— BEGIN Data for this task —

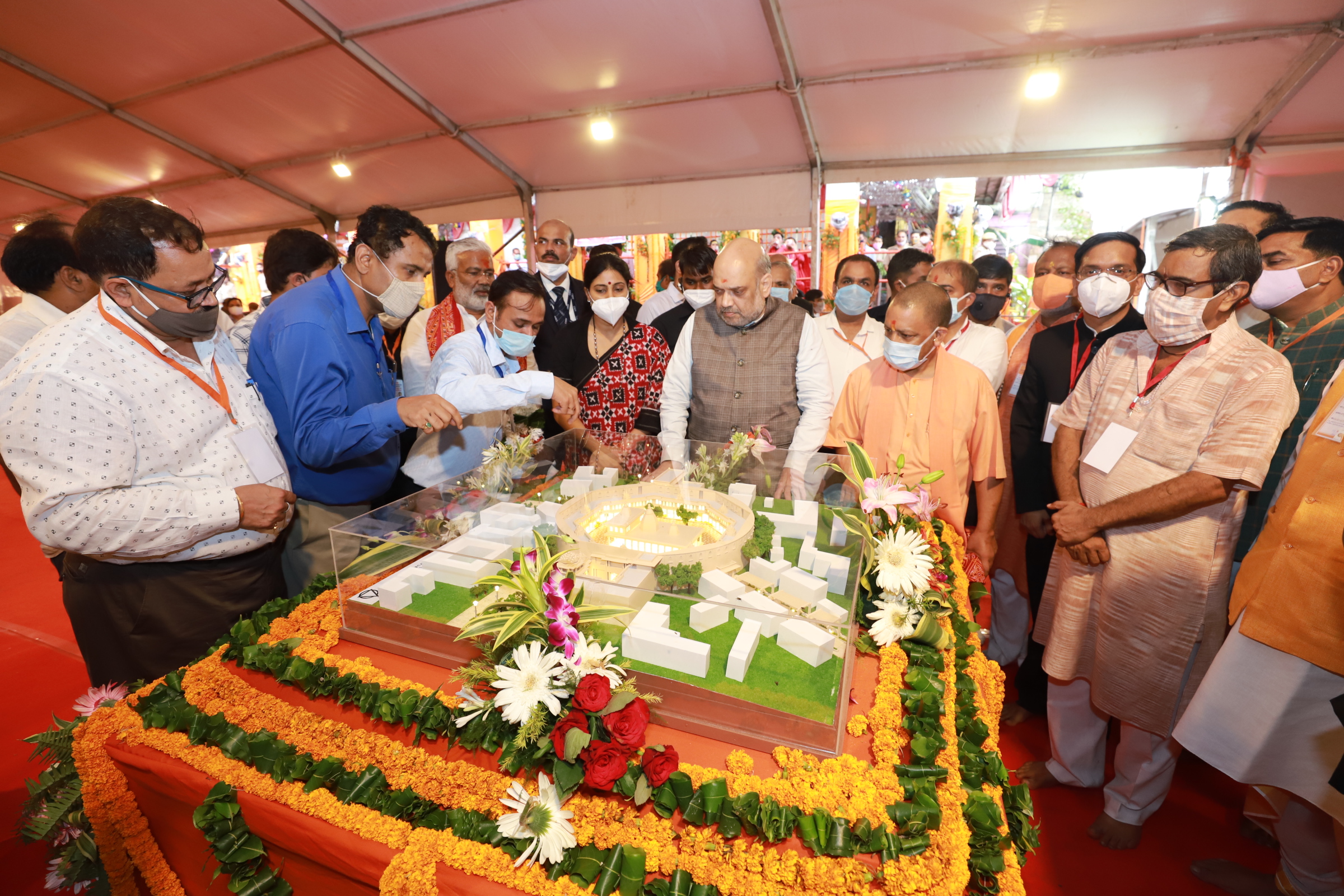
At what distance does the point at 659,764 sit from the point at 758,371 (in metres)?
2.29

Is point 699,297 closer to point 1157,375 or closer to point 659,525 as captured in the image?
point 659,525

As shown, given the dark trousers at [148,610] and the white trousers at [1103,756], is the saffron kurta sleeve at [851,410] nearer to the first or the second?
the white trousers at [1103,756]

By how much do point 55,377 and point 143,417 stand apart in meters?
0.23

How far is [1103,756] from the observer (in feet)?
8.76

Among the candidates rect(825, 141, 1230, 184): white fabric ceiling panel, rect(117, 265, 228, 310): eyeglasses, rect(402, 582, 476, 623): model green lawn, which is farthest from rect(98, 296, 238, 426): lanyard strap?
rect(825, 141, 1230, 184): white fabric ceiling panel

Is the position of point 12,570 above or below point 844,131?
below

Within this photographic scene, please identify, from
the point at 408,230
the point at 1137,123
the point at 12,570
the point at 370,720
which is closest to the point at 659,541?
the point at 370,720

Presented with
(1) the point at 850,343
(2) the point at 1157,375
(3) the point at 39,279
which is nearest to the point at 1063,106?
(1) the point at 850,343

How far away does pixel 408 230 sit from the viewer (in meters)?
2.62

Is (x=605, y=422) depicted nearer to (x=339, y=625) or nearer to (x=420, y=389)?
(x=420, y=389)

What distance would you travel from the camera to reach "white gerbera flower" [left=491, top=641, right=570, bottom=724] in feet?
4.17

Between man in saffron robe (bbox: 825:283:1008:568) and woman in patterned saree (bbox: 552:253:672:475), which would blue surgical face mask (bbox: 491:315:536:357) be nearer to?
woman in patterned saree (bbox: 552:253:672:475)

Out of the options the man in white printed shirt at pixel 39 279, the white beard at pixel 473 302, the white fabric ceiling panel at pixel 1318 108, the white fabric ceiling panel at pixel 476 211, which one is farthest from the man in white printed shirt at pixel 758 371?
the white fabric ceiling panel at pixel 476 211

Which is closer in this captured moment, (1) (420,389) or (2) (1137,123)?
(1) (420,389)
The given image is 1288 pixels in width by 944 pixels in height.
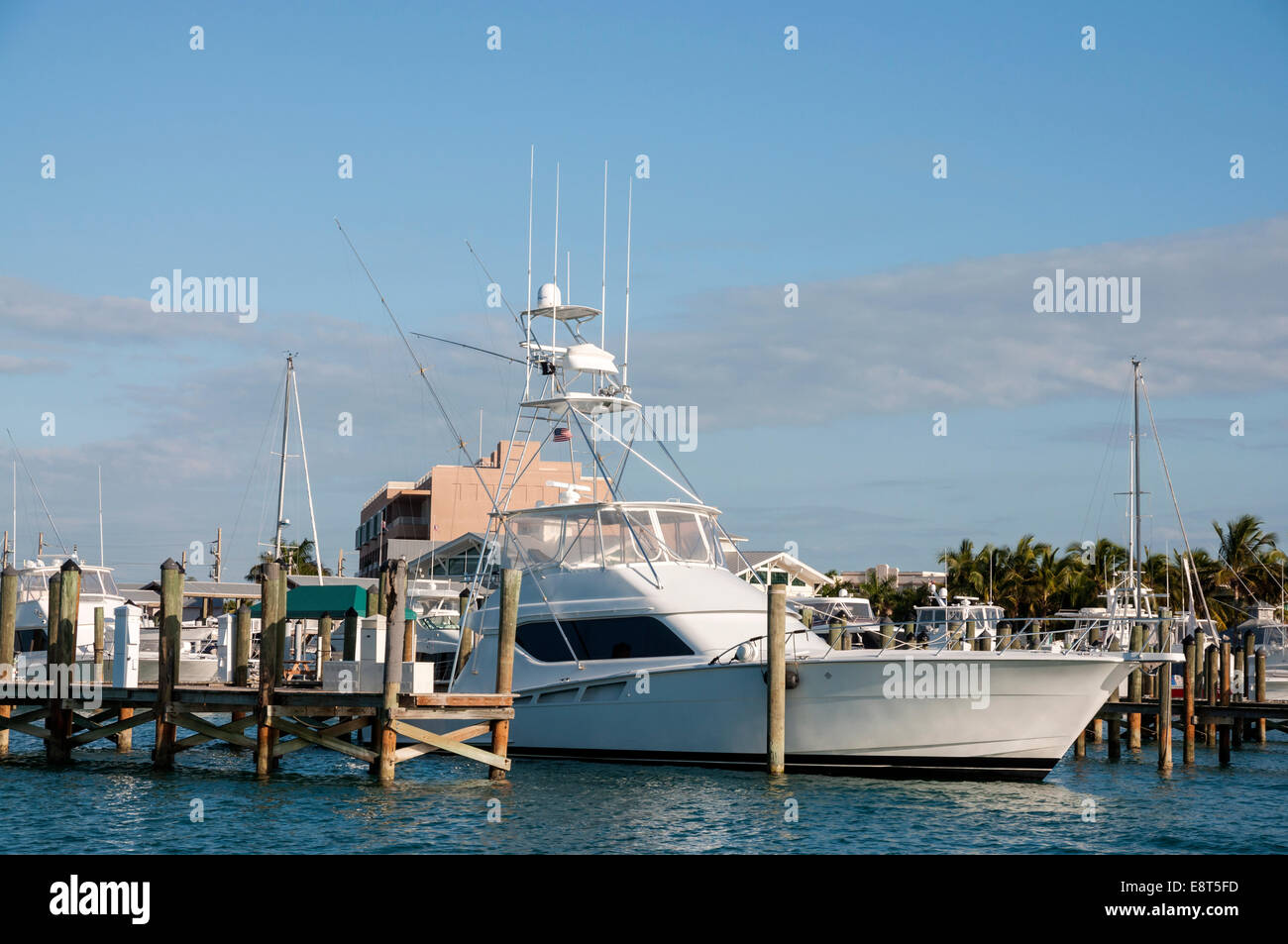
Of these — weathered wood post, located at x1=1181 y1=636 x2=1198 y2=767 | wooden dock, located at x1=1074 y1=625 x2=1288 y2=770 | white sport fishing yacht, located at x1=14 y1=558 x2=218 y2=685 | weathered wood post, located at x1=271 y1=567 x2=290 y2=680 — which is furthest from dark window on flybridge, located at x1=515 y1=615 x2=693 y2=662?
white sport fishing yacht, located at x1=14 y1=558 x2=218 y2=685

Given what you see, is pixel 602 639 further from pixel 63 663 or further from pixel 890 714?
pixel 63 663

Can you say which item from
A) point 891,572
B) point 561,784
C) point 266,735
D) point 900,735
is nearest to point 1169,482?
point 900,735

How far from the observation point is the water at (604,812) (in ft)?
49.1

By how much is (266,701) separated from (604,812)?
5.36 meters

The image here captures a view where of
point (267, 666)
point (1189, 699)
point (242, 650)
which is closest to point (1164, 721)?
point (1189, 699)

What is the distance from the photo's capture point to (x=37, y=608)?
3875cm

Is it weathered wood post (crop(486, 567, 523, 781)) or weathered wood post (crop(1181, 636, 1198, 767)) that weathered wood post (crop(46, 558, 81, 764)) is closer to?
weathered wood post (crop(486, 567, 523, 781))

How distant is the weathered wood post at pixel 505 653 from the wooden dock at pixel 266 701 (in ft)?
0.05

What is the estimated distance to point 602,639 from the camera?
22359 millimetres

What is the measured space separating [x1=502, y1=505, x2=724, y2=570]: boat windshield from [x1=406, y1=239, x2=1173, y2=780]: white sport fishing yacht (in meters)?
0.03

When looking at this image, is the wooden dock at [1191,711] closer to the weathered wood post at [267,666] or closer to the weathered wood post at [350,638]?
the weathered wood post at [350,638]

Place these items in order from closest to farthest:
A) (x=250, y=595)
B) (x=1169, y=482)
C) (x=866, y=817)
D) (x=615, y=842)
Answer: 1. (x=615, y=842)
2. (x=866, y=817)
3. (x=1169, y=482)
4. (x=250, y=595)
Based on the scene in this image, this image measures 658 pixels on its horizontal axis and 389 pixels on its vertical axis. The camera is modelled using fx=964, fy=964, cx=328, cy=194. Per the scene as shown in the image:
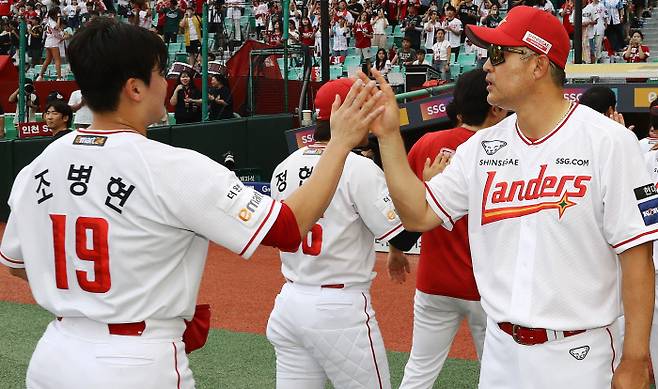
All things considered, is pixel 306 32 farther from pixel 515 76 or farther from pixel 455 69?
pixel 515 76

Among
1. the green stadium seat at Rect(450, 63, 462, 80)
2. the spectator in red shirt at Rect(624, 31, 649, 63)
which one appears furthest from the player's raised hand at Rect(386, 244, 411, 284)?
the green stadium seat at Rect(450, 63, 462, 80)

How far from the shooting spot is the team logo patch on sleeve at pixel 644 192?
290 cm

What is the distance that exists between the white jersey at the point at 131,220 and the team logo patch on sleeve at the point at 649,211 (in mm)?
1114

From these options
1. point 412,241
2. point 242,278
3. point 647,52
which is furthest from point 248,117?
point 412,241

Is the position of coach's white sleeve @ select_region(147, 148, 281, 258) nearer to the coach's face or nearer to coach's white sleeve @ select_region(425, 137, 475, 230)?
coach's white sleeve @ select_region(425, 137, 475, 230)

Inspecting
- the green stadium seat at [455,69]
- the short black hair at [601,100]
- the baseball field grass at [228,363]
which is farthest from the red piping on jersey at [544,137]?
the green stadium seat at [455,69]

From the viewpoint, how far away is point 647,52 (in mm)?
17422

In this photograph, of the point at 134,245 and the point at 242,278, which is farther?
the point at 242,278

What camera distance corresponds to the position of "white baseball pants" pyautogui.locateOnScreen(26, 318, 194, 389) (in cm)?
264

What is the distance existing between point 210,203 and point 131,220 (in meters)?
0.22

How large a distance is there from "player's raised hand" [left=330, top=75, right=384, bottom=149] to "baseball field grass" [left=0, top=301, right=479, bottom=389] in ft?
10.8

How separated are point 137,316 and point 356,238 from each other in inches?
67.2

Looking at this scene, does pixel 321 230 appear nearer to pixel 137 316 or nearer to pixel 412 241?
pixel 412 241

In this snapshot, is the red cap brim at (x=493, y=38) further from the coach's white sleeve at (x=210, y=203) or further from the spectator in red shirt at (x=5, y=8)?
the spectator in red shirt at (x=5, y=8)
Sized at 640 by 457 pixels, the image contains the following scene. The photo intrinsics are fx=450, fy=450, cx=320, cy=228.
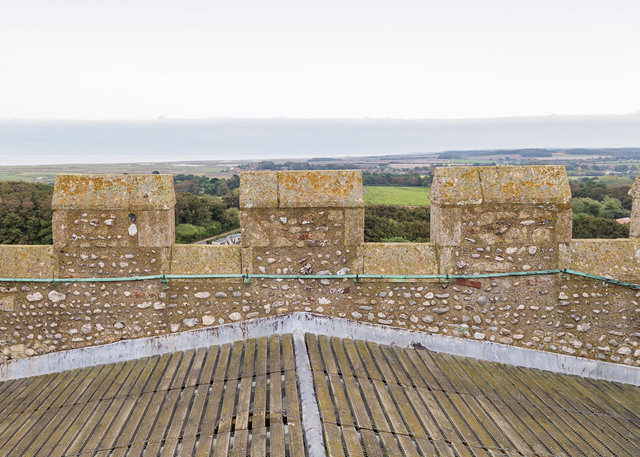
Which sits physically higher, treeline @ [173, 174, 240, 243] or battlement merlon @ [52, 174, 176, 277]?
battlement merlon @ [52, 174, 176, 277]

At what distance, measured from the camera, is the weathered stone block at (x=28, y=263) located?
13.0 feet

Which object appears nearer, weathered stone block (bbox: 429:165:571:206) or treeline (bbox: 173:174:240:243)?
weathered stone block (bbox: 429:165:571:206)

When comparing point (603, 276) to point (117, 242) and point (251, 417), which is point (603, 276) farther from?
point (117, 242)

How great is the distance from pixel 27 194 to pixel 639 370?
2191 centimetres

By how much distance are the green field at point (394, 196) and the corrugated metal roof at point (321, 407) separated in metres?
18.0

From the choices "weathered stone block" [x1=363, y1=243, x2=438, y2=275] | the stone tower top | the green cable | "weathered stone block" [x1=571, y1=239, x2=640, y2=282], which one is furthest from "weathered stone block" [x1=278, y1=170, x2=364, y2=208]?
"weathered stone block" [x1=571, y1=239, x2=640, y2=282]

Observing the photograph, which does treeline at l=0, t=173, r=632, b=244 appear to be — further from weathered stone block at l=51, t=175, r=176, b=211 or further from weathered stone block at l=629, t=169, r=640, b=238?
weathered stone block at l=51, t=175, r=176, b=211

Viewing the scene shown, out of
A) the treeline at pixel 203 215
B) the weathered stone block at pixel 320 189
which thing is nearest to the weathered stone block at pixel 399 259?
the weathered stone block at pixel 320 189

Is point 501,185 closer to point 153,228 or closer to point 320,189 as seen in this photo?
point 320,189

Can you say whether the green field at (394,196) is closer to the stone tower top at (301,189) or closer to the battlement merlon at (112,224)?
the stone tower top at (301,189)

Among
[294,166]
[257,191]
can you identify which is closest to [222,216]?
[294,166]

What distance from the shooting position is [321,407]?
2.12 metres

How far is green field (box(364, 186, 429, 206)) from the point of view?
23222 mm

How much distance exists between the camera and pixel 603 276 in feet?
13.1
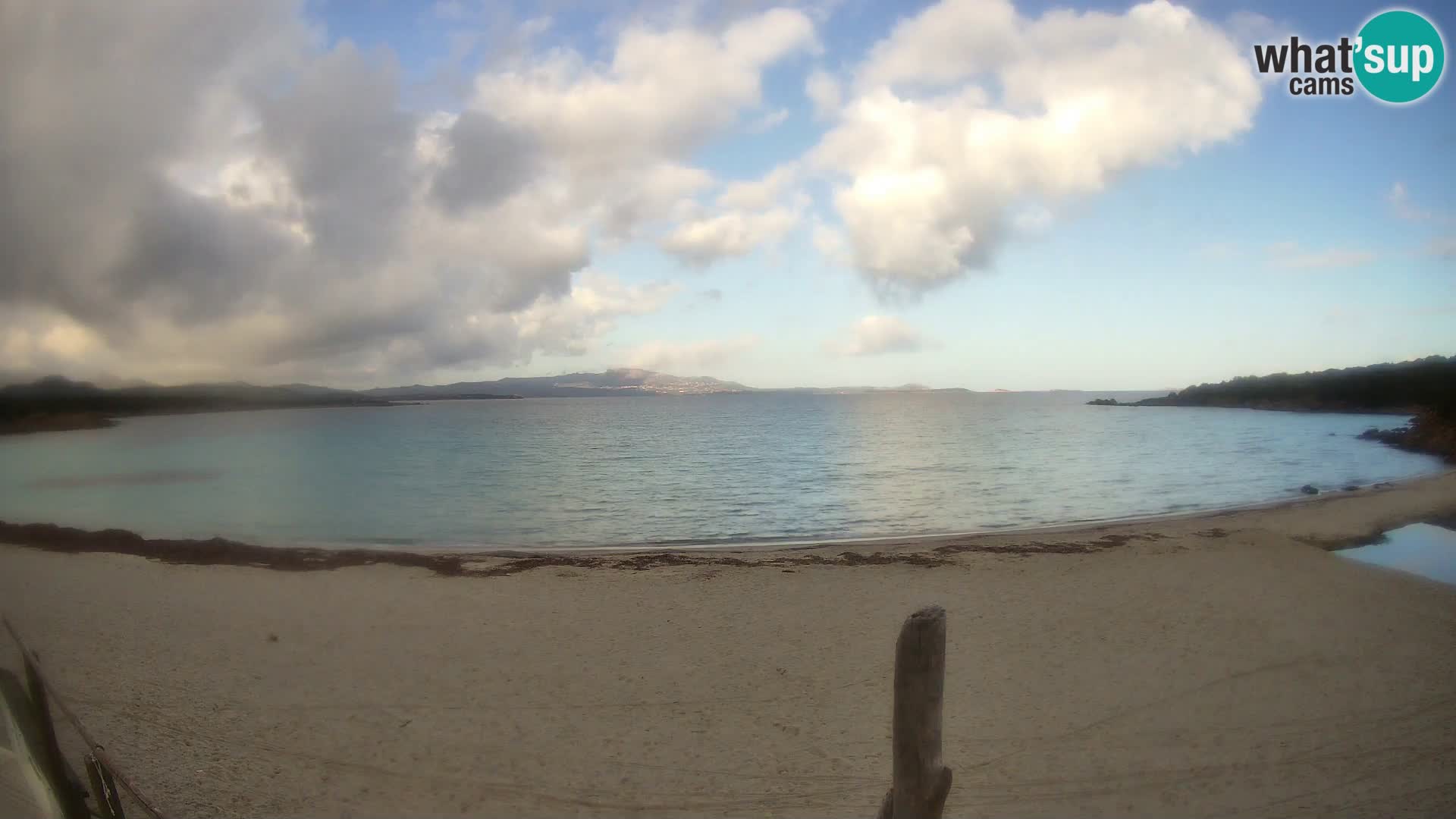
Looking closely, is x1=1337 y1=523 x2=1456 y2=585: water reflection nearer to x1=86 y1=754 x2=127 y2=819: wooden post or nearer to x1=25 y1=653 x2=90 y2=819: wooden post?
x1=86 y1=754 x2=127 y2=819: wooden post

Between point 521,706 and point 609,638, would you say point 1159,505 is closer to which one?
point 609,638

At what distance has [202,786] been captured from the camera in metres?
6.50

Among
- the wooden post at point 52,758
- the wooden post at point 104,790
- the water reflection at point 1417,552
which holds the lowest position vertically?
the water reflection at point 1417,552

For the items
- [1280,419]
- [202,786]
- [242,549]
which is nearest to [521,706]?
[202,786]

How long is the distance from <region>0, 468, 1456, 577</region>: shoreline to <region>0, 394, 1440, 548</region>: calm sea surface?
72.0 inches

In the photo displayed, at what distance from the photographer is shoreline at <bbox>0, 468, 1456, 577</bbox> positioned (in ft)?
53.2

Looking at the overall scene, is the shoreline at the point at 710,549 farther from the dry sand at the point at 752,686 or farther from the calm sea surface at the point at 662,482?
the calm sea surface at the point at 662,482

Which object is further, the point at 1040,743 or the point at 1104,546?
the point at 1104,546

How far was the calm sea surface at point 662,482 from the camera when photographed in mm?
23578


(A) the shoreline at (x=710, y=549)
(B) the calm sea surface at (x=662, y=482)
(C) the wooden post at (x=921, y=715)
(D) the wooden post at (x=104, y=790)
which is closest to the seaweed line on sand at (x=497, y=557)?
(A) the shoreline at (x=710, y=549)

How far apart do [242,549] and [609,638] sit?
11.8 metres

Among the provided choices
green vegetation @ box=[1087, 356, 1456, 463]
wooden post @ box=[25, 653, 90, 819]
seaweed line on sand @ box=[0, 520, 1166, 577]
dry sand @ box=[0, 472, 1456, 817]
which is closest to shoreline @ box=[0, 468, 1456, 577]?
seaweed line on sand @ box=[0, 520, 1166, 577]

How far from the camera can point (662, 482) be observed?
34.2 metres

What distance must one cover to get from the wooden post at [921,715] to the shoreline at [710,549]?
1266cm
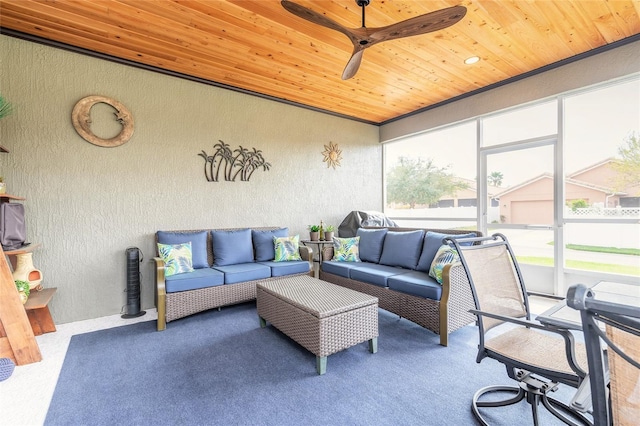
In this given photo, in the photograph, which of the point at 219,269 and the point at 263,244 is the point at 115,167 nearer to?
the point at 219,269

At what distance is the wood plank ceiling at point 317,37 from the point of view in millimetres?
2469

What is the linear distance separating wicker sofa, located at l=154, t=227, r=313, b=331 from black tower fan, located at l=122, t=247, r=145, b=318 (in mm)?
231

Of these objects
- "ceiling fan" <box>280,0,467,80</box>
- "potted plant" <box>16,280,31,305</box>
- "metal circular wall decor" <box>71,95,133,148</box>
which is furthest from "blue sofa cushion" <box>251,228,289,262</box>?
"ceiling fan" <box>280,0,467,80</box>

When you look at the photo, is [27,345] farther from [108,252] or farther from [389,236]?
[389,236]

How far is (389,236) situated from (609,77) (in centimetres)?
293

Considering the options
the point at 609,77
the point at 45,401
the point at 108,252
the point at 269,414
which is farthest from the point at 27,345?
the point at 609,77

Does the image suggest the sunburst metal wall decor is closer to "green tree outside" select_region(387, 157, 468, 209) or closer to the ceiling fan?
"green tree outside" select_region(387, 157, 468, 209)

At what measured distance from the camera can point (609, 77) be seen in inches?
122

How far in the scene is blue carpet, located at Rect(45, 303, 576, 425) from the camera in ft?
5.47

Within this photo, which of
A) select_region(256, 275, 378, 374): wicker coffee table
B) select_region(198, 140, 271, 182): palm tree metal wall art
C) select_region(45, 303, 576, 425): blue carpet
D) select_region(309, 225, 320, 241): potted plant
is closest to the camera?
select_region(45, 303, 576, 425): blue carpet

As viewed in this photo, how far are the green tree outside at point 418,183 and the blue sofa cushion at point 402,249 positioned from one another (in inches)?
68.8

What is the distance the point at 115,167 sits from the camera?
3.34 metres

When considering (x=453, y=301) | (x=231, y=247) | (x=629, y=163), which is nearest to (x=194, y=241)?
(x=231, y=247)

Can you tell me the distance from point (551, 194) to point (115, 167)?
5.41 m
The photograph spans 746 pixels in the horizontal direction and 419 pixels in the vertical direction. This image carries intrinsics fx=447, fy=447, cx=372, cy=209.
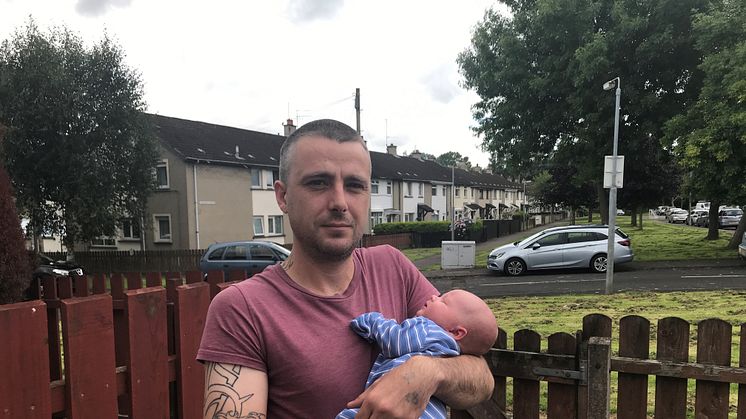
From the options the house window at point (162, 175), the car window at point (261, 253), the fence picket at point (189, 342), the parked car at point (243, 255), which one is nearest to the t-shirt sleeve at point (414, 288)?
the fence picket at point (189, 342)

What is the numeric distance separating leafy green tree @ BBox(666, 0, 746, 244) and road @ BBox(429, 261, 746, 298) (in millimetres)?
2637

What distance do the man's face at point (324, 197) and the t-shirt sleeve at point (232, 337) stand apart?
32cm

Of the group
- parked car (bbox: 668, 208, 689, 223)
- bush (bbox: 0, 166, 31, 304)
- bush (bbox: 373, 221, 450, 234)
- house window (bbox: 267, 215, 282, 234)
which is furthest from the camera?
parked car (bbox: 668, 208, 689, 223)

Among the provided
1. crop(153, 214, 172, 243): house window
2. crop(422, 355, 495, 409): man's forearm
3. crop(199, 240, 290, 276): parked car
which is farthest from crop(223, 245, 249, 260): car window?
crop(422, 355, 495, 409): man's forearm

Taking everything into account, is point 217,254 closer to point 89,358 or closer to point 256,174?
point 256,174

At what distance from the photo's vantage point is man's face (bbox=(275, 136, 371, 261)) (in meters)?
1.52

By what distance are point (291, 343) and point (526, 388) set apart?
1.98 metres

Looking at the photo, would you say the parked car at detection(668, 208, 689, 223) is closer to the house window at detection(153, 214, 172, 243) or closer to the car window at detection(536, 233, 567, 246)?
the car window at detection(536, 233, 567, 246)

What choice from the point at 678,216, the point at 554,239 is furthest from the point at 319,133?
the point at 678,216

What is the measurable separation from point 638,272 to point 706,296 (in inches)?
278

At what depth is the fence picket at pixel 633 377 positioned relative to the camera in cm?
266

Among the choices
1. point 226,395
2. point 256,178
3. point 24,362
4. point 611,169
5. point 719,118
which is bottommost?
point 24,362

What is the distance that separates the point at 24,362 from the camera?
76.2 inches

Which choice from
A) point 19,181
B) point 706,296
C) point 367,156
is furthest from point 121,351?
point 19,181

— END Data for this task —

Aim — Pick out each line of the records above that contains the word "shooting", and copy those lines. Case matters.

The reply —
How far from the shooting spot is the team logo patch on sleeve at pixel 644 192?
What distance from the shooting position is [321,407]?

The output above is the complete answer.